[TEXT FOR ANALYSIS — start]
|
THE USUAL
SUSPECTS
Basu's Red RepublicDoes India have any jurisdiction over West Bengal?
Swapan Dasgupta
When a US Air Force plane nuked Hiroshima on August 6, 1945,
Josef Stalin was both angry and jubilant. Angry because he didn't have this latest weapon
of mass destruction, and jubilant because the devastation gave him the opportunity to grab
some of imperial Japan's territory. This, of course, is history, a history that the lost
intelligentsia, now dancing attendance to the Indian Left, is anxious to gloss over.
Selective indignation and spurious moralising were, after all, at the heart of last week's
Hiroshima Day demonstrations that so enthralled the editors of Star News.
[TEXT FOR ANALYSIS — finish]
[SOURCE INFORMATION — start]
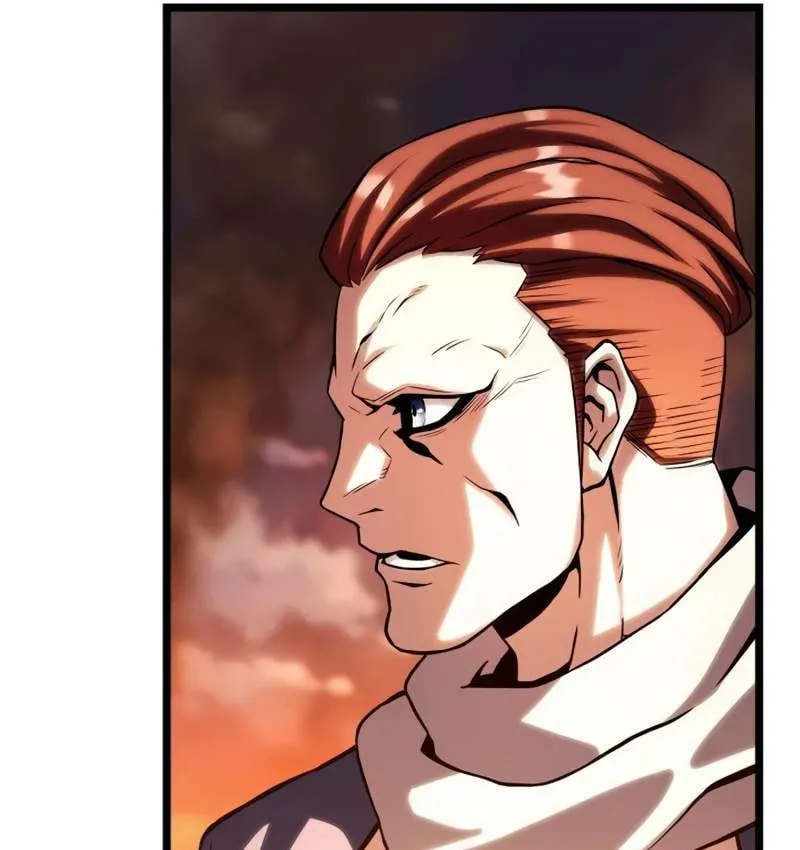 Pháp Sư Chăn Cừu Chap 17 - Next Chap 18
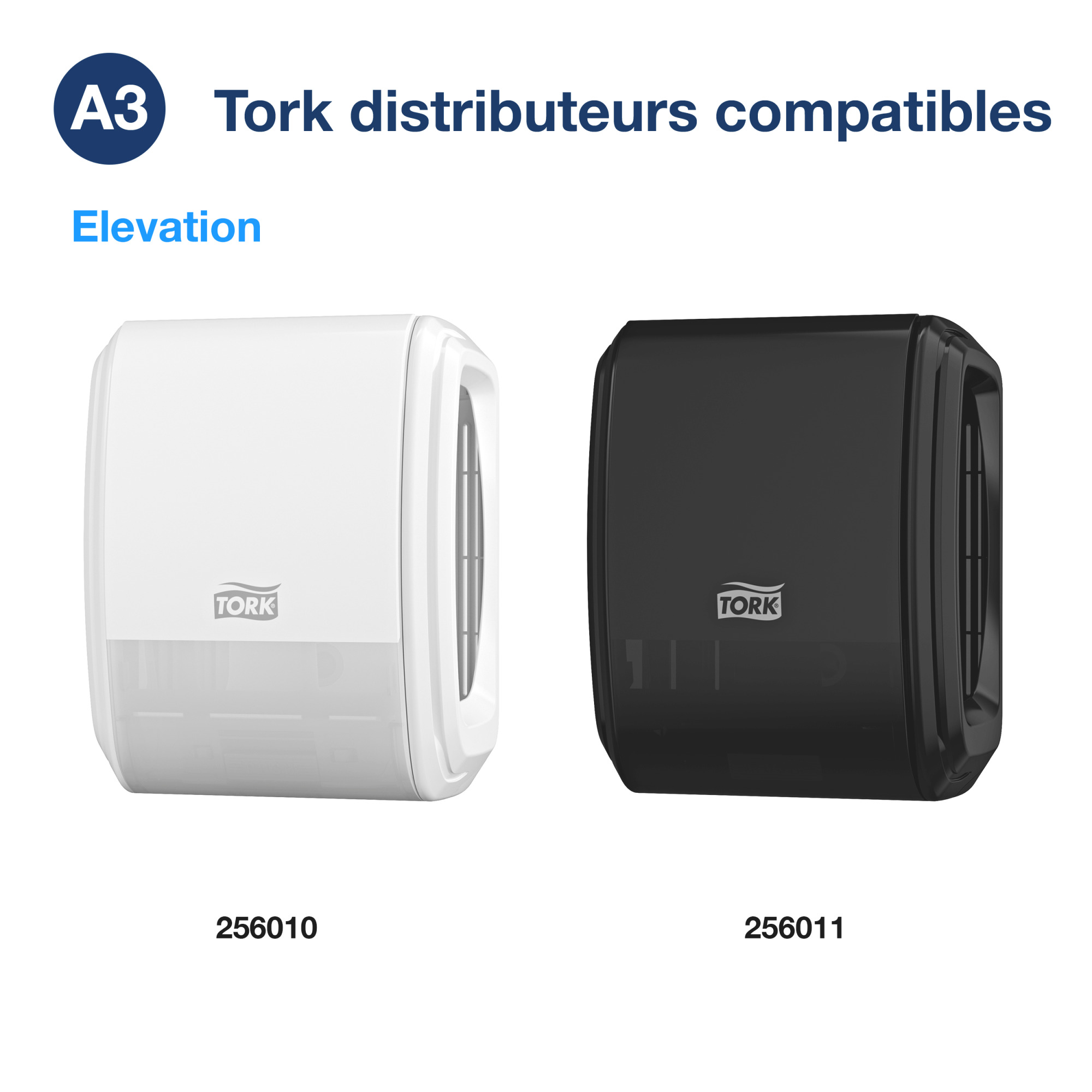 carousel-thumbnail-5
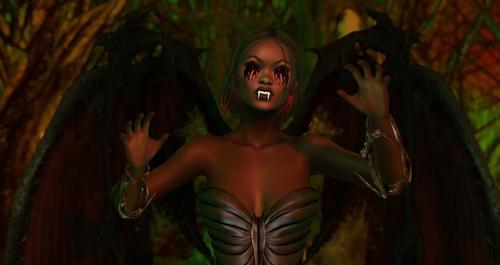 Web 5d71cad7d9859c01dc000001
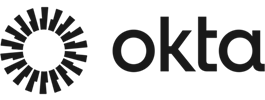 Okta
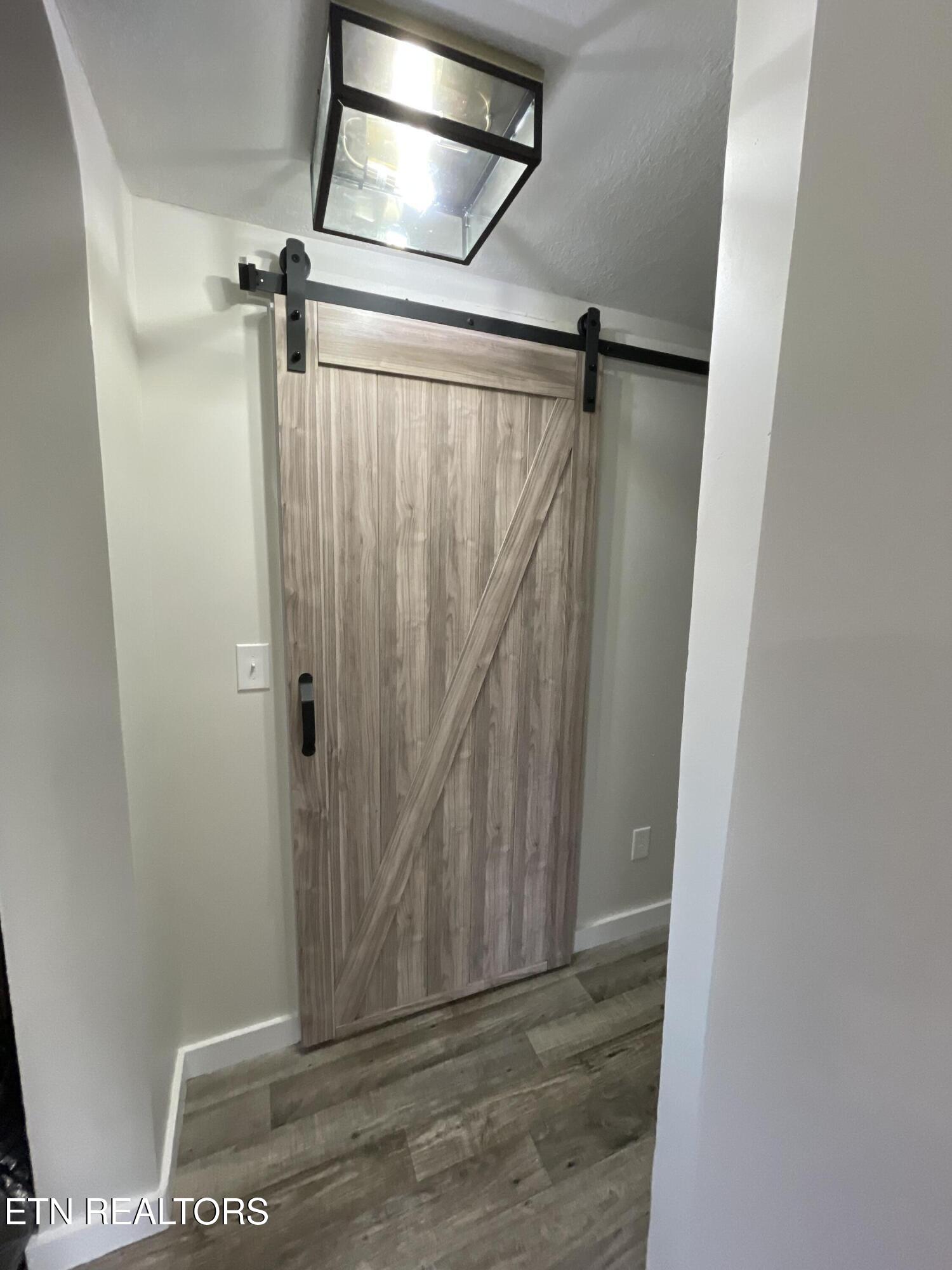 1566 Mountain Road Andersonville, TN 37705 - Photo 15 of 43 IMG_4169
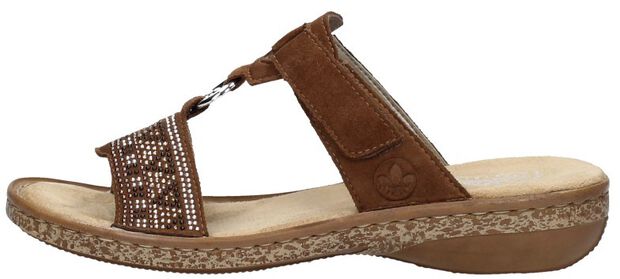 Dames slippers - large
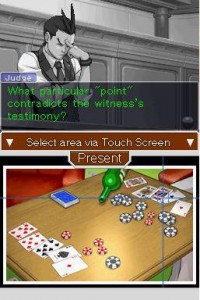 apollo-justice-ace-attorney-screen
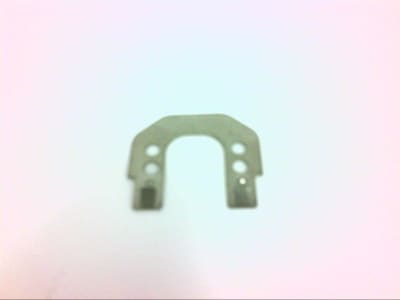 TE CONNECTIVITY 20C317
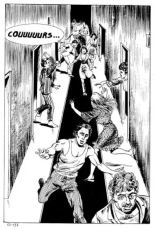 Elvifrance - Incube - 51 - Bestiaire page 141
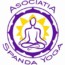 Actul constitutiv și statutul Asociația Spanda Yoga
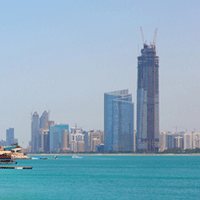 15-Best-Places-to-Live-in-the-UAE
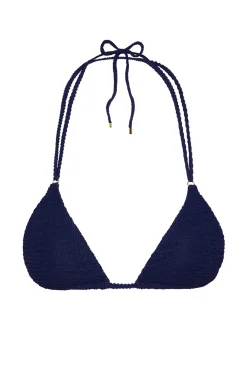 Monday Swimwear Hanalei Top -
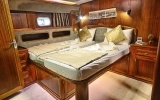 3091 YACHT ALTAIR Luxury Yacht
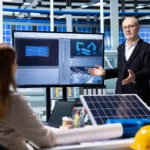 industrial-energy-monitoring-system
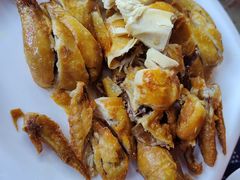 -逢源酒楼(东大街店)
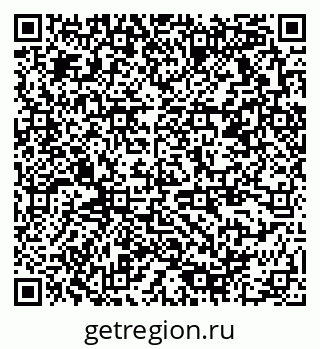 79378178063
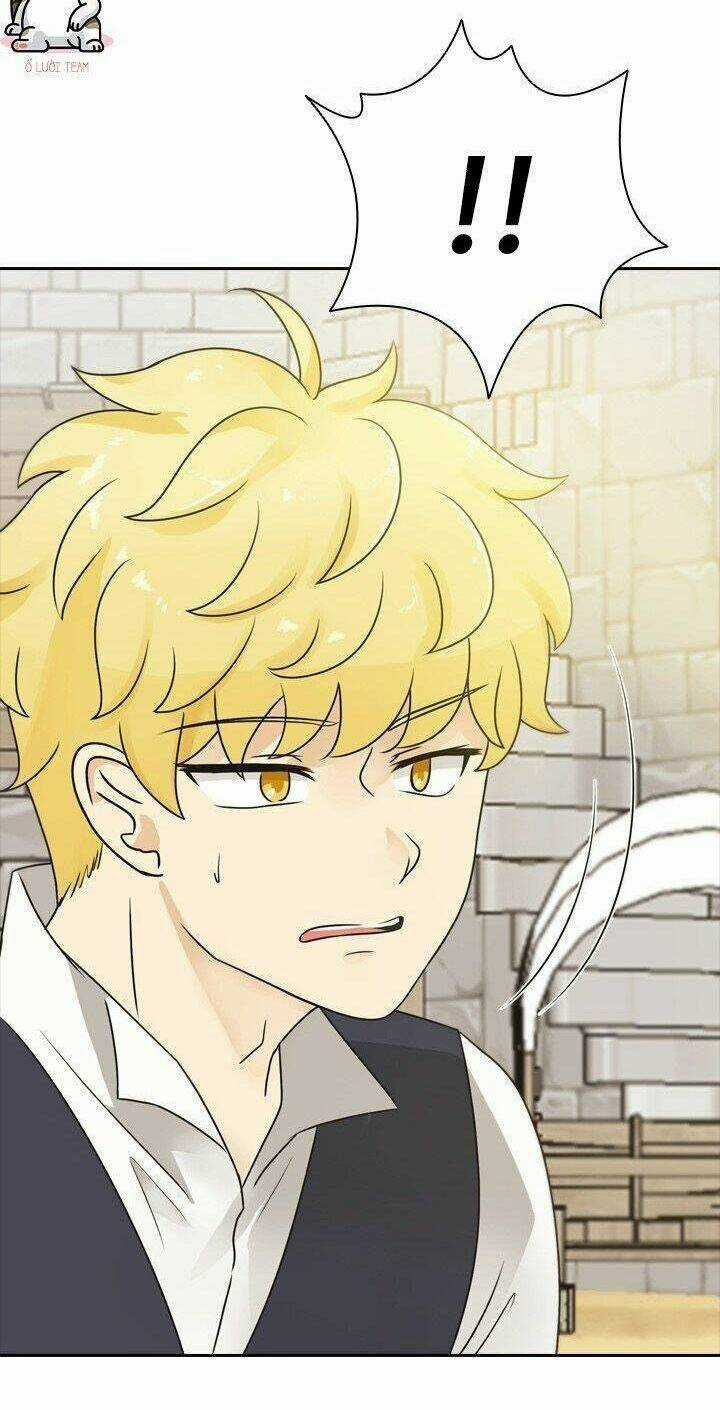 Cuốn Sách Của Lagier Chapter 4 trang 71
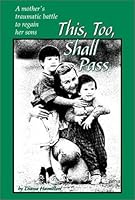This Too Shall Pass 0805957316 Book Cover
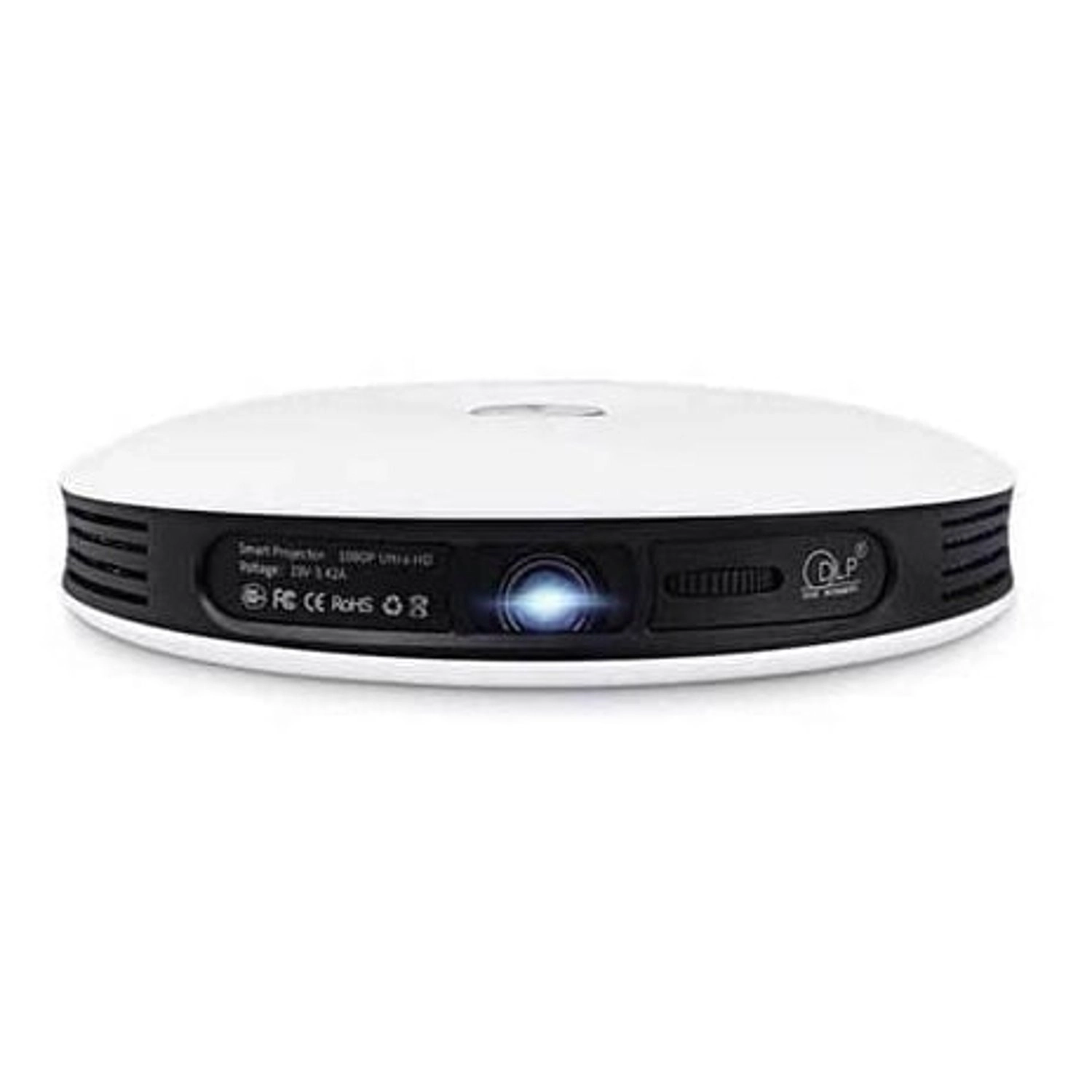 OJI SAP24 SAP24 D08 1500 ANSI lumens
[SOURCE INFORMATION — finish]
REQUIRED ACTION 1: According to the column on Hiroshima Day, on what date did a US Air Force plane bomb Hiroshima?
REQUIRED ACTION 2: Render this sentence from the column on Hiroshima Day into Spanish: "This, of course, is history, a history that the lost intelligentsia, now dancing attendance to the Indian Left, is anxious to gloss over."
REQUIRED ACTION 3: Extend the column on Hiroshima Day from where it stops.
The items are separate material and are unrelated to the column.

ANSWER 1: August 6, 1945.

ANSWER 2: Esto, por supuesto, es historia, una historia que la intelectualidad extraviada, que ahora le hace la corte a la izquierda india, está ansiosa por pasar por alto.

ANSWER 3:
To be fair, images of innocent schoolchildren and rootless
intellectuals joining hands to press for a nuclear-free world are calculated to move
ordinary people. However, the CPI(M) politburo wouldn't readily remind the younger
generation that it went gaga over China's "socialist bomb" and the Soviet
Union's "workers' bomb". Unlike genuine pacifists like the Quakers, the Left's
quest for peace is a matter of convenience. Twenty years ago, unilateral nuclear
disarmament was a slogan that served Moscow; today's objective is less grand -- the
removal of the BJP-led Government at the Centre.
It is not an illegitimate goal. The BJP won't exactly be
oozing peace and goodwill if Jyoti Basu becomes the rajguru of Sonia Gandhi's Government
and it is unfair to expect the CPI(M) to play the loyal opposition to Atal Bihari
Vajpayee. But there is a crucial difference. Traditionally, the Congress, BJP, Janata Dal
and the regional parties have made a distinction between opposition to the Government and
obligations to the state. This awareness has kept Indian democracy and federalism going,
except during the 19 months of Emergency. Now, the CPI(M) threatens to disturb the
balance.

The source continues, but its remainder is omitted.